I love this paper because it proposes a clever load balancing system that works at the largest of scales. Let’s imagine a YouTube service is distributed across 1000 servers. Whenever a new query arrives, we send it to one of those servers to process. How do we choose which one?
The obvious load balancing strategy is CPU-based, sending requests to whichever server has the lowest utilization. This works pretty well! But the problem with CPU-based load balancing is that CPU utilization is a lagging indicator that’s averaged over a measuring period and might not reflect the exact current state of a server. That means CPU-based load balancing can risk momentarily overloading servers and causing spikes in tail latency.
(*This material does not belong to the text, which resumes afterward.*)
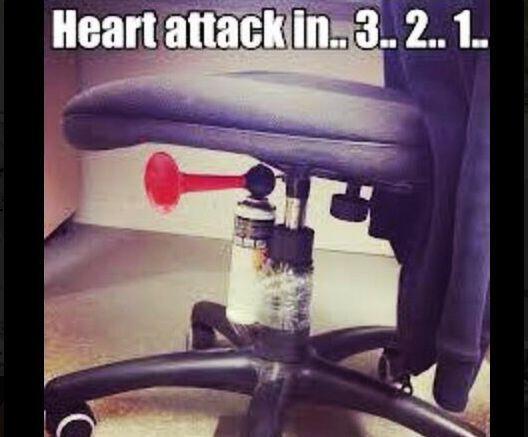 ¡Esta bromita no es apta para cardiacos!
How do we balance load better? The idea is simple and elegant: if your goal is to minimize query latency, why not send each query to the server with the lowest latency? This works through probing. When a new query comes in, the load balancer sends lightweight probes to a number of target servers. Each probe measures two instantaneous signals: estimated latency of the server (based on latency of recent queries) and the number of requests in flight. Usually, queries are routed to the server with the lowest estimated latency. The exception is if the servers have very high numbers of requests in flight, indicating high incoming load–then, requests are routed to the servers with the fewest requests in flight.
What’s most impressive about this paper is that Prequal really works. The authors report that when they deployed it in production at YouTube, tail latency dropped by 2x, significantly reducing error and lag spikes for users. It’s not often that we see a systems paper produce results like that in the real world.
Want to learn what it takes to cache billions of tiny objects?
I really like this paper because it not only presents a clever algorithmic solution to an important systems problem, but also thoroughly evaluates it on real-world data.
The basic challenge here is that many systems (especially, but not only, in social media) want to cache billions of tiny objects (like new posts/messages) on SSDs to improve serving performance. However, existing cache strategies don't work well.
Log-structured caches write objects sequentially and index them in memory, but for tiny objects that index grows too large to fit in memory. Set-associative caches hash objects into "sets" so you don't need an index--you can look up an object's page by its hashed key--but every update requires an entire page write which rapidly degrades the SSD (you can only write to an SSD so many times before it wears out).
This paper's clever idea is to combine the two cache strategies to get their advantages without their disadvantages. They buffer incoming writes in a small log-structured cache, which writes to the SSD efficiently (as you're writing sequentially, so you write a page at a time) but doesn't need much memory (as it's small). Periodically, they export keys to a much larger set-associative cache, doing the exports in large batches to the same set to avoid degrading the SSD.
When a read comes in, it first checks the log-structured cache, then goes to the larger set-associative cache.
This design produces a cache that's fast, doesn't require much memory, and doesn't degrade SSDs. The authors prove this with an extensive evaluation on production Facebook traces, verifying all these objectives.
One big takeaway--there are only so many ways you can optimize a system, no matter how large or complex. Caching and buffering are basic strategies, but if used cleverly are very effective!